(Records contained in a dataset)
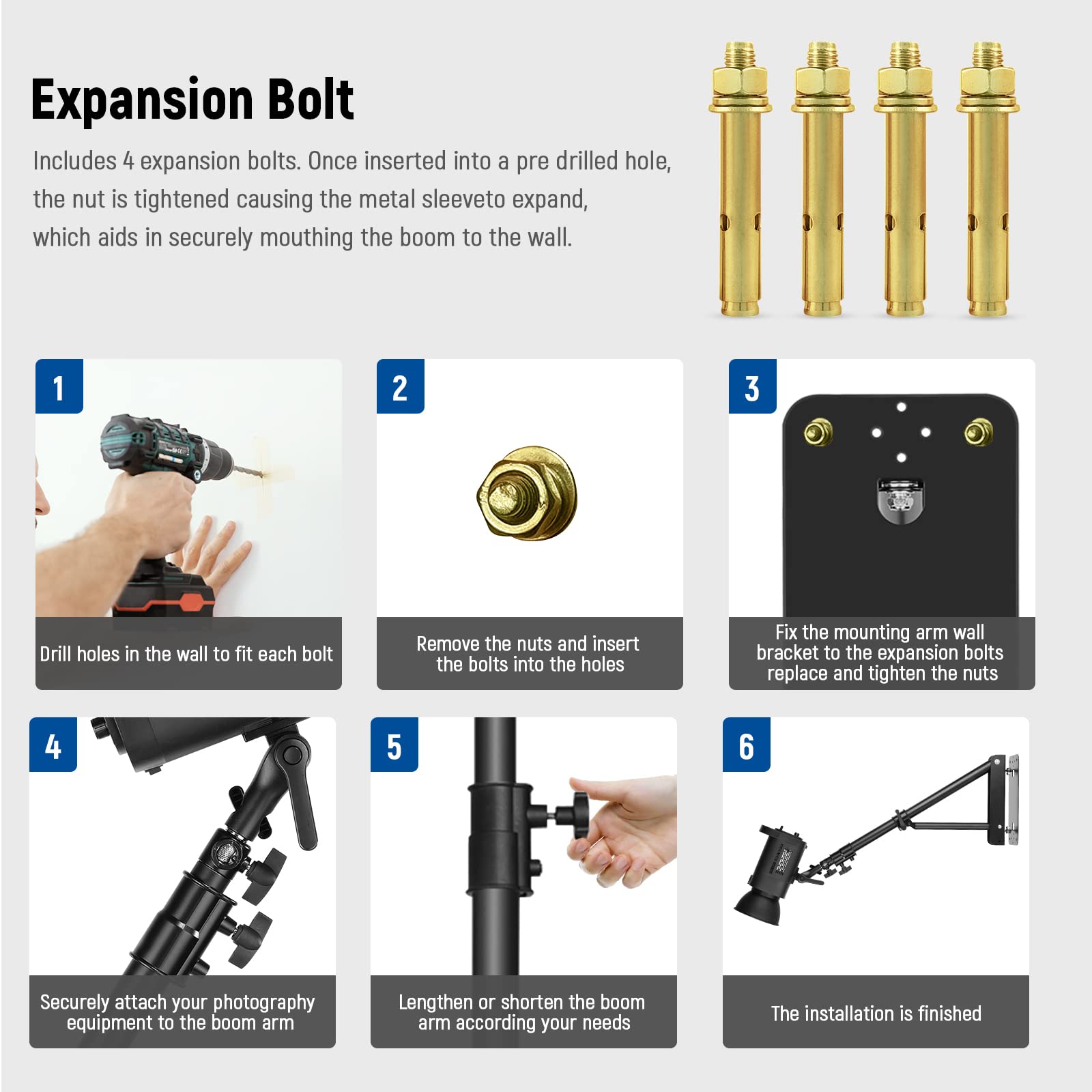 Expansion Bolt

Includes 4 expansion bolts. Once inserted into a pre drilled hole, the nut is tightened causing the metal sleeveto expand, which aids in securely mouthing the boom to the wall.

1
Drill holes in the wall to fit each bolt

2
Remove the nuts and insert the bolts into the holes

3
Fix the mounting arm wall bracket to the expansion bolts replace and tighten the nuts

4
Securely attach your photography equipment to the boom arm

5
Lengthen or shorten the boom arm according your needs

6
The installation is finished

### What to produce
Each line of the data must be restated exactly, and the pictures must be left out.

### Solution to this exercise
 Expansion Bolt

Includes 4 expansion bolts. Once inserted into a pre drilled hole, the nut is tightened causing the metal sleeveto expand, which aids in securely mouthing the boom to the wall.

1
Drill holes in the wall to fit each bolt

2
Remove the nuts and insert the bolts into the holes

3
Fix the mounting arm wall bracket to the expansion bolts replace and tighten the nuts

4
Securely attach your photography equipment to the boom arm

5
Lengthen or shorten the boom arm according your needs

6
The installation is finished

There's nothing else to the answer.